Break the rules by understanding this is not a lifestyle with your best interests at heart. It’s absolutely possible to make the same amount of money – if not more – outside of the rat race, without leaving a trail of broken relationships in your wake.
According to the U.S. Census Bureau, the average American household has an annual income of $61,372. That comes down to about $5,114/month, $1,278.50/week, or $255.70/day.
That doesn’t seem as unattainable, right? And because you’ve downscaled, you won’t even need to earn as much.
Start out by trying to earn just $300 over the weekend. It’s not as hard as you might think – but it’s also a lot harder if you don’t do it the right way.
Step 4: Work Harder and Smarter
In the rat race, we’re told to work smart, not hard, if we want to get ahead in life.
Truth is, you need to work harder and smarter. It takes time to build success for yourself, especially if you want it to be long-lasting.
Elon Musk is definitely not someone stuck in the rat race. His secret?
He says you need to work 80+ hours a week. In fact, he used to work 120-hour weeks until he started feeling like he was going “bonkers.”
But it’s true. When starting out, you need to be willing to work 80 hours a week to properly escape the 40- to 45-hour week of the rat race.
Step 5: Stop Hating Mondays
If you’ve done your job properly in step 1 above, then this is going to be a given. But it takes at least 21 days to change a habit, so start teaching yourself to stop hating Mondays even before you get started.
Why? Because when you realize that Monday is no different from Friday – another day with the opportunity to change the world, even if it’s only your own – it will quickly become your most productive day. You’re rested from the weekend and motivated to do what it takes to stay out of the rat race.

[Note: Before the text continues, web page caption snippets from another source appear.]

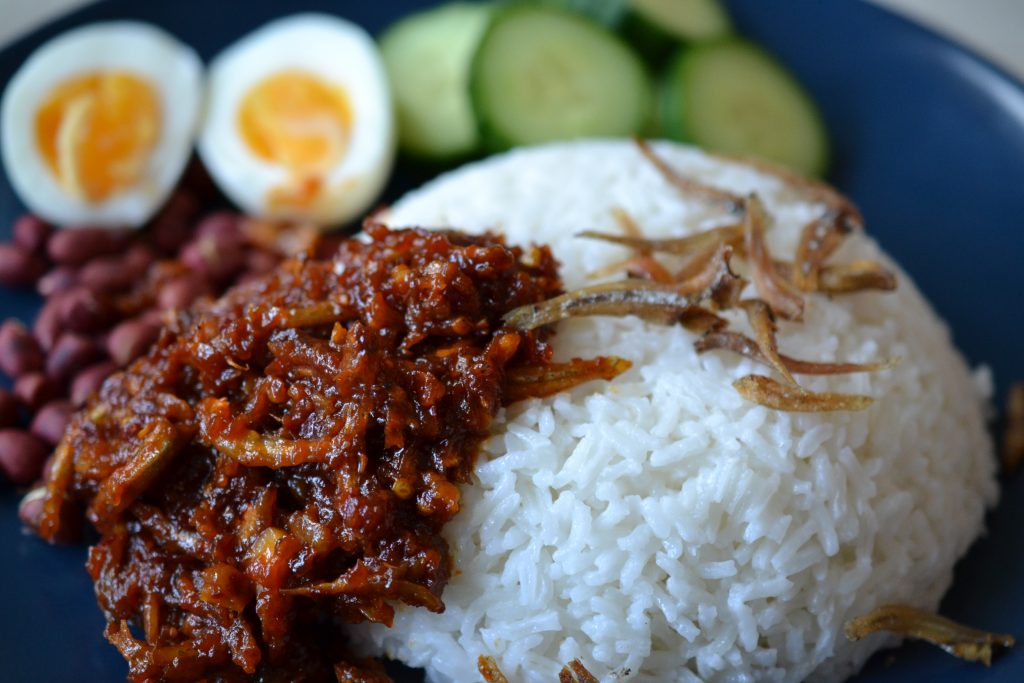 Close up of nasi lemak on a plate with fried anchovies, cucumber slices, boiled egg and ground nuts.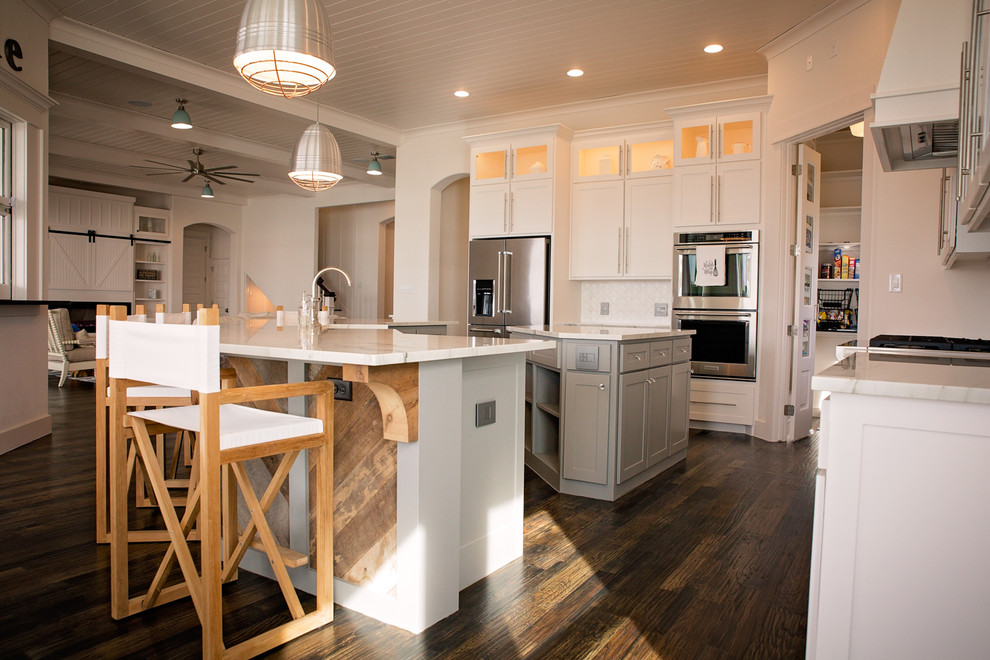 Example of a large beach style l-shaped dark wood floor and brown floor open concept kitchen design in Dallas with a farmhouse sink, shaker cabinets, white cabinets, marble countertops, white backsplash, ceramic backsplash, stainless steel appliances and two islands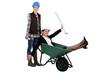 Woman pushing another woman in wheelbarrow
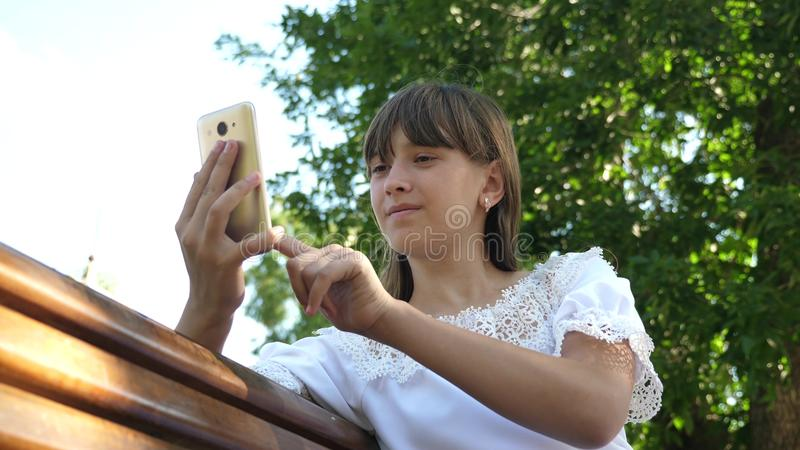 A young girl using a smartphone is writing a letter on a bench in a beautiful green park. Young millennial woman in the. Young girl using a smartphone is writing stock photography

And one day, maybe you’ll be able to afford to have a long weekend every weekend because of it.
Step 6: Shift to a Value-Creation Mindset
In the rat race, you’re guaranteed a paycheck so long as you do the minimum.

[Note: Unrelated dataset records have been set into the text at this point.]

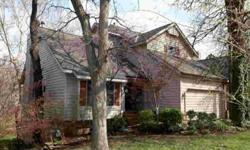 Spacious waterfront home in gated community! Lg. family rm w/vaults, knotty pine ceiling, built ins, wall of windows, wood burning FP. Sitting area has FP w/gas logs. 4th BR could be office. Master with sitting area, his/her closets. Walkout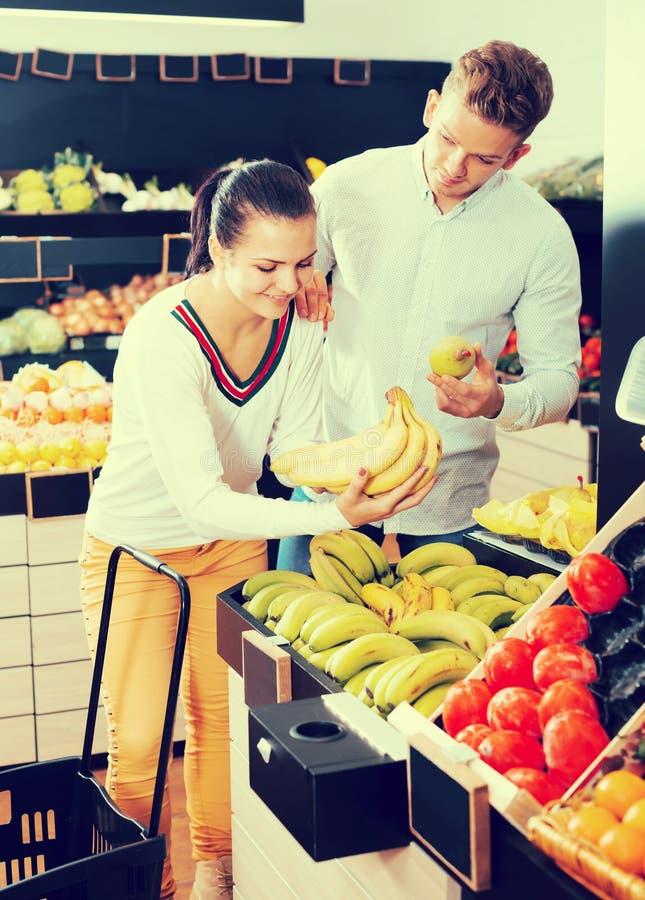 Frohe erwachsene Paare, die auf Früchten im Shop entscheiden stockbilder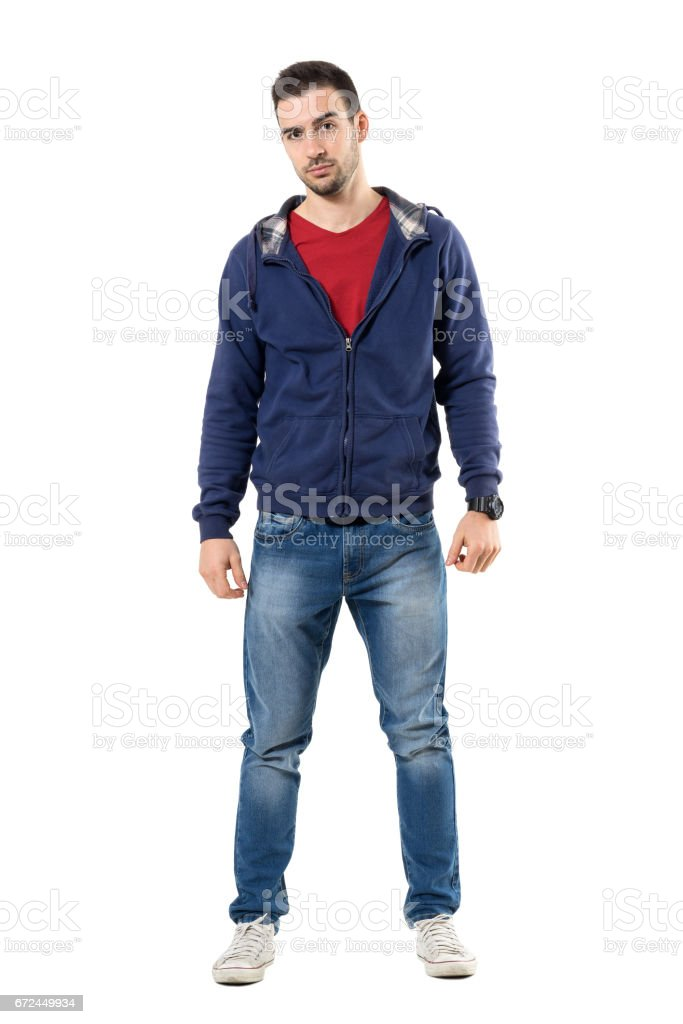 Tense young casual man in blue hooded sweatshirt looking at camera skeptically stock photo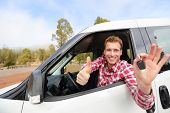 stock photo of driver  - Car driver showing car keys and thumbs up happy - JPG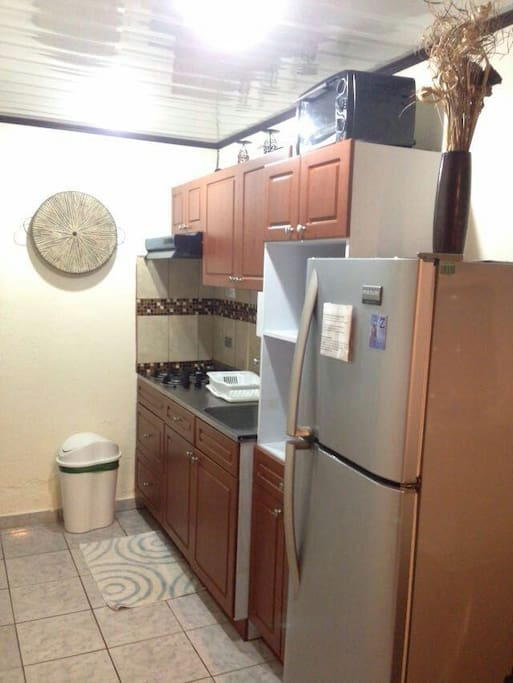 Kitchen / fully equipped with gas range.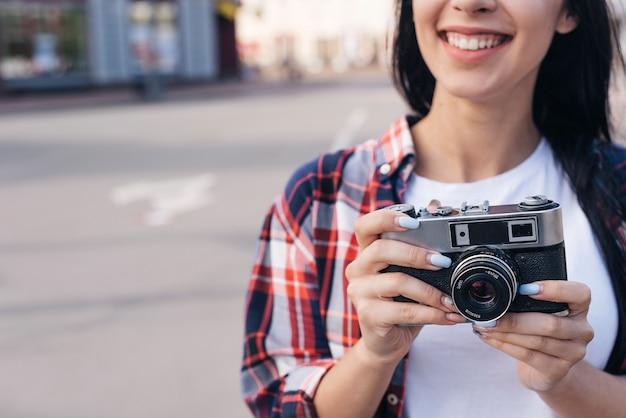 Primer plano de mujer joven sonriente con cámara retro al aire libre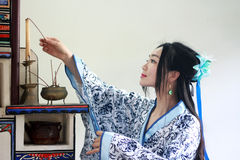Portrait of Asian Chinese girl in traditional dress, wear blue and white porcelain style Hanfu, Light the candles on the stove Royalty Free Stock Images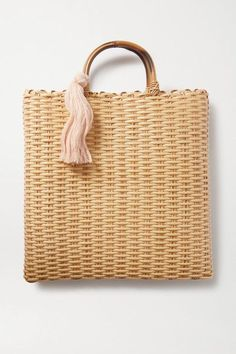 Nannacay's tasseled 'Carolyn' tote is the result of founder Marcia Kemp's dedication to employing locals around communities in Rio de Janeiro. Woven with Brazilian fibers, it has a chunky bamboo handle and an open top that's perfect for days at the beach. Lisa Marie Fernandez, Make An Effort, Personal Shopping, Casual Wedding, Who What Wear, Straw Bag, Cool Things To Buy, Neutral, Reusable Tote Bags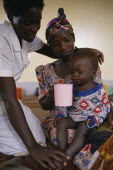 Nurse comforting mother with child with malaria in hospital in Orukinga refugee camp near the Rwandan border.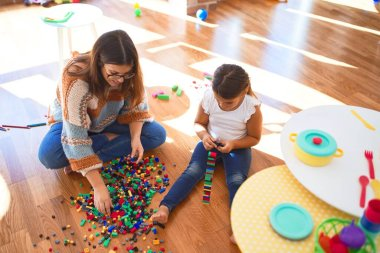 Beautiful teacher and toddler playing with building blocks toy around lots of toys at kindergarten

And the guy in the next cubicle, who’s working so much harder than you, is getting the same paycheck. So once again – why work harder when you can just work “smarter” by sticking to the minimum?
That’s a mindset you need to shed if you want to escape the rat race. The only way to survive out here is to be putting your best foot forward all the time and constantly improving yourself.
Here’s the step-by-step approach:
- Ask yourself what your clients (present and future) want and need;
- Identify their problems and what you can do to not only create a solution, but go the extra mile;
- And finally, once you’ve built up enough value credit, start thinking about how to leverage it for higher rates.
Step 7: Do It
Once you’ve got all of the above in place, it’s time to take the deep dive.
Yes, it’s scary. It can be overwhelming. You may need to do a bunch of online courses before you’re confident enough to start.
But it’s now or never. Rip the band-aid off by giving notice at your rat race job and start looking forward to freedom.
Jobs to Escape the Rat Race
Before we close off this article, we’d like to help you get your money-making creative juices flowing with some ideas on what to do to earn money outside of the rat race.
Our top 10 picks are:
- Online Bookkeeping Jobs
- Online Tutoring
- Online Transcription Jobs
- Typing Jobs from Home
- Virtual Assistant Jobs
- Virtual Call Center Jobs
- Work from Home as a Travel Agent
- Online Proofreading Jobs for Beginners
- Online Customer Service Jobs
- Make Money as a Notary
Leaving the rat race is something most people only dream of. But using this article as your guide, you can stand out from the crowd by making that dream your new reality.